There is always a lot of controversy when the government announces their intentions to increase minimum wage, especially among small business owners. In Nova Scotia, the minimum hourly wage is currently $8.60. Under current plans, the minimum hourly wage will increase to $9.20 on 1 April 2010 and to $9.65 on 1 October 2010.
For employers an increase in the minimum hourly wage has a ripple affect across their bottom line.
- The employer must remit $4.95 for every $100.00 of payroll as its share of Canada Pension Plan (CPP) contributions to a maximum of $2118.60 for a maximum insurable level of $46,300.

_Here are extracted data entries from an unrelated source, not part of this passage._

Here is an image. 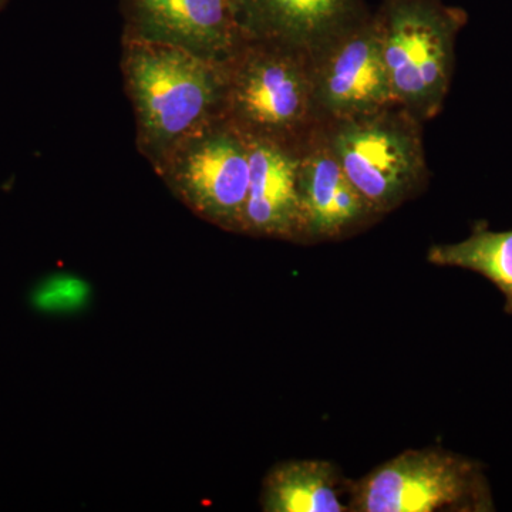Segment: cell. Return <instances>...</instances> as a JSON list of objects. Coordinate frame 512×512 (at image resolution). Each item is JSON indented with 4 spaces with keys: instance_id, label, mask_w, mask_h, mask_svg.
<instances>
[{
    "instance_id": "obj_13",
    "label": "cell",
    "mask_w": 512,
    "mask_h": 512,
    "mask_svg": "<svg viewBox=\"0 0 512 512\" xmlns=\"http://www.w3.org/2000/svg\"><path fill=\"white\" fill-rule=\"evenodd\" d=\"M427 261L484 276L503 293L504 311L512 315V229L493 231L487 222L477 221L463 241L431 245Z\"/></svg>"
},
{
    "instance_id": "obj_2",
    "label": "cell",
    "mask_w": 512,
    "mask_h": 512,
    "mask_svg": "<svg viewBox=\"0 0 512 512\" xmlns=\"http://www.w3.org/2000/svg\"><path fill=\"white\" fill-rule=\"evenodd\" d=\"M225 120L249 140L302 146L319 126L311 53L244 40L225 62Z\"/></svg>"
},
{
    "instance_id": "obj_9",
    "label": "cell",
    "mask_w": 512,
    "mask_h": 512,
    "mask_svg": "<svg viewBox=\"0 0 512 512\" xmlns=\"http://www.w3.org/2000/svg\"><path fill=\"white\" fill-rule=\"evenodd\" d=\"M299 192L302 244L339 241L380 220L343 171L322 124L301 146Z\"/></svg>"
},
{
    "instance_id": "obj_6",
    "label": "cell",
    "mask_w": 512,
    "mask_h": 512,
    "mask_svg": "<svg viewBox=\"0 0 512 512\" xmlns=\"http://www.w3.org/2000/svg\"><path fill=\"white\" fill-rule=\"evenodd\" d=\"M156 174L202 220L239 234L251 158L248 138L228 120L214 121L185 137Z\"/></svg>"
},
{
    "instance_id": "obj_7",
    "label": "cell",
    "mask_w": 512,
    "mask_h": 512,
    "mask_svg": "<svg viewBox=\"0 0 512 512\" xmlns=\"http://www.w3.org/2000/svg\"><path fill=\"white\" fill-rule=\"evenodd\" d=\"M311 57L320 123L362 116L397 103L373 12Z\"/></svg>"
},
{
    "instance_id": "obj_10",
    "label": "cell",
    "mask_w": 512,
    "mask_h": 512,
    "mask_svg": "<svg viewBox=\"0 0 512 512\" xmlns=\"http://www.w3.org/2000/svg\"><path fill=\"white\" fill-rule=\"evenodd\" d=\"M232 9L242 40L309 53L372 15L366 0H232Z\"/></svg>"
},
{
    "instance_id": "obj_14",
    "label": "cell",
    "mask_w": 512,
    "mask_h": 512,
    "mask_svg": "<svg viewBox=\"0 0 512 512\" xmlns=\"http://www.w3.org/2000/svg\"><path fill=\"white\" fill-rule=\"evenodd\" d=\"M89 286L73 276H56L36 293L37 305L46 311H72L86 301Z\"/></svg>"
},
{
    "instance_id": "obj_15",
    "label": "cell",
    "mask_w": 512,
    "mask_h": 512,
    "mask_svg": "<svg viewBox=\"0 0 512 512\" xmlns=\"http://www.w3.org/2000/svg\"><path fill=\"white\" fill-rule=\"evenodd\" d=\"M6 2H8V0H0V9H2L3 6L6 5Z\"/></svg>"
},
{
    "instance_id": "obj_1",
    "label": "cell",
    "mask_w": 512,
    "mask_h": 512,
    "mask_svg": "<svg viewBox=\"0 0 512 512\" xmlns=\"http://www.w3.org/2000/svg\"><path fill=\"white\" fill-rule=\"evenodd\" d=\"M121 74L134 111L138 153L154 171L185 137L225 119V62L123 36Z\"/></svg>"
},
{
    "instance_id": "obj_11",
    "label": "cell",
    "mask_w": 512,
    "mask_h": 512,
    "mask_svg": "<svg viewBox=\"0 0 512 512\" xmlns=\"http://www.w3.org/2000/svg\"><path fill=\"white\" fill-rule=\"evenodd\" d=\"M249 158L251 177L239 234L302 244L301 146L249 140Z\"/></svg>"
},
{
    "instance_id": "obj_4",
    "label": "cell",
    "mask_w": 512,
    "mask_h": 512,
    "mask_svg": "<svg viewBox=\"0 0 512 512\" xmlns=\"http://www.w3.org/2000/svg\"><path fill=\"white\" fill-rule=\"evenodd\" d=\"M423 121L400 104L322 123L343 171L380 218L429 184Z\"/></svg>"
},
{
    "instance_id": "obj_5",
    "label": "cell",
    "mask_w": 512,
    "mask_h": 512,
    "mask_svg": "<svg viewBox=\"0 0 512 512\" xmlns=\"http://www.w3.org/2000/svg\"><path fill=\"white\" fill-rule=\"evenodd\" d=\"M353 512H485L494 510L483 464L444 450H406L349 481Z\"/></svg>"
},
{
    "instance_id": "obj_8",
    "label": "cell",
    "mask_w": 512,
    "mask_h": 512,
    "mask_svg": "<svg viewBox=\"0 0 512 512\" xmlns=\"http://www.w3.org/2000/svg\"><path fill=\"white\" fill-rule=\"evenodd\" d=\"M123 36L227 62L241 45L232 0H119Z\"/></svg>"
},
{
    "instance_id": "obj_12",
    "label": "cell",
    "mask_w": 512,
    "mask_h": 512,
    "mask_svg": "<svg viewBox=\"0 0 512 512\" xmlns=\"http://www.w3.org/2000/svg\"><path fill=\"white\" fill-rule=\"evenodd\" d=\"M349 481L326 460H293L278 464L266 476L262 508L271 512L349 511Z\"/></svg>"
},
{
    "instance_id": "obj_3",
    "label": "cell",
    "mask_w": 512,
    "mask_h": 512,
    "mask_svg": "<svg viewBox=\"0 0 512 512\" xmlns=\"http://www.w3.org/2000/svg\"><path fill=\"white\" fill-rule=\"evenodd\" d=\"M373 19L397 104L423 123L439 116L466 10L443 0H382Z\"/></svg>"
}]
</instances>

- Worker’s Compensation (WCB) premiums are also based on payroll and range from a low of $0.46 per $100.00 to more than $10.00 per $100.00 of payroll depending on the industry to a maximum insurable level of $49,400. (For restaurants, the industry rate is $1.73.)
- The employer must also pay Employment Insurance that is equivalent to $2.42 for every $100.00 of payroll to a maximum of $1024.51 for a maximum insurable level of $42,300.
- In addition, the employer must set aside 4% of gross wages for vacation pay.
What does this all mean? Well, raising the minimum wage by $1.05 per hour will cost for each employee working 40 hours per week in a restaurant:
$2184 in extra wages
$108.10 in additional CPP premiums
$52.85 in additional EI premiums
$87.36 in additional vacation pay
$37.78 in WCB premiums
Benefit payments that are tied to wages will also increase. For example, life insurance coverage is a function of wages earned. Increased wages means higher life insurance coverage and, concomitantly, higher life insurance premiums.
Then there is the question of internal equity. A raise in the entry level wage will put upward pressure on existing wages. The fact is that tenured and high performing employees demand to be paid more than the new or entry level employee.
The following table provides a comparison with other provinces and territories.
|Jurisdiction||Min Hourly Wage||Remarks|
|Manitoba||$8.75||$9.00 on 1 Oct 2010|
|Ontario||$9.50||$10.25 on 31 March 2010|
|New Brunswick||$8.00||$8.25 on 1 Sep 2010|
|PEI||$8.20||$8.40 on 1 0ct 2009|
|NFLD||$9.00||$9.50 on 1 Jan 2010 and $10.00 on 1 July 2010|
|Nova Scotia||$8.60||$9.20 on 1 April 2010 and $9.65 on 1 Oct 2010|
|Yukon||$8.89||Annual increase on 1 April tied to CPI in Whitehorse|
It should be noted that there are variances in minimum wage strategies between Provinces. For example, in British Columbia the minimum hourly wage is $6.00 for the first 500 hours for an employee who has 500 or fewer hours of cumulative paid employment experience with one or more employers. In Quebec, the minimum hourly wage for employees who receive tips is $8.00 while in Ontario, the minimum hourly wage for liquor servers is $8.25. Some provinces have a minimum piece rate for farm workers, or a minimum daily rate for hunting and fishing guides. Employers must be aware of the minimum wage regulations in their jurisdiction.